The novel ends with Zachary and Brandy, now married, leading a successful investigation to find the surviving population of giant eels in the Sargasso Sea. His night terrors have not resurfaced and the two are expecting a child.

==Development==
While researching the book Alten spent time in Scotland. He consulted cryptozoologists and experts on the legend of the Loch Ness Monster such as Bill McDonald, whose study of Loch Ness prompted Alten to delay the book so he could change some portions to better reflect his findings.

Alten also ran a contest on his website where the winner's name would be used for a character in the novel.

==Release==
Prior to publishing The Loch Alten had released four books through Tor Books. The books had received middling sales, which Alten had attributed to a lack of promotion. He chose to instead release The Loch through an independent publisher, Tsunami Books, as they promised better publicity. The Loch was first published in hardback in May 2005 through Tsunami Books, and per Alten, received better sales. This was followed up by a paperback edition in 2006, also through Tsunami Books.

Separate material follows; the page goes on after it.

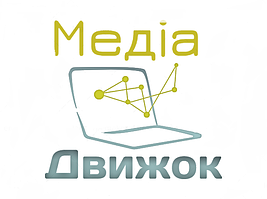 Медіа
Движок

In 2009 an illustrated mass market paperback was published, this time through Tor Books, which also published an ebook edition in 2013. An audiobook adaptation narrated by P. J. Ochlan was released in 2016 through Blackstone Audio, and in 2018 Alten published a re-edited collector's edition of the novel that was accompanied by photos, maps, 3D images, and a report on the Loch Ness Monster.

==Reception==
Ron Bernas of the Detroit Free Press gave the novel 3 stars, noting that while he had some "quibbles" with the book such as the motives of Zach's father Angus and the romance between Zach and Brandy, that its pacing and science made up for this.

==Sequels==
A crossover sequel with the Alten's Meg series, Vostok, was released in 2015, with a further crossover occurring in Meg: Nightstalkers in 2016. A third book, The Loch: Heaven's Lake, will be published in 2026 or later.

==Film adaptation==
Film rights to The Loch were purchased in 2007 by Belle Avery, who had also purchased the rights for Alten's The Meg.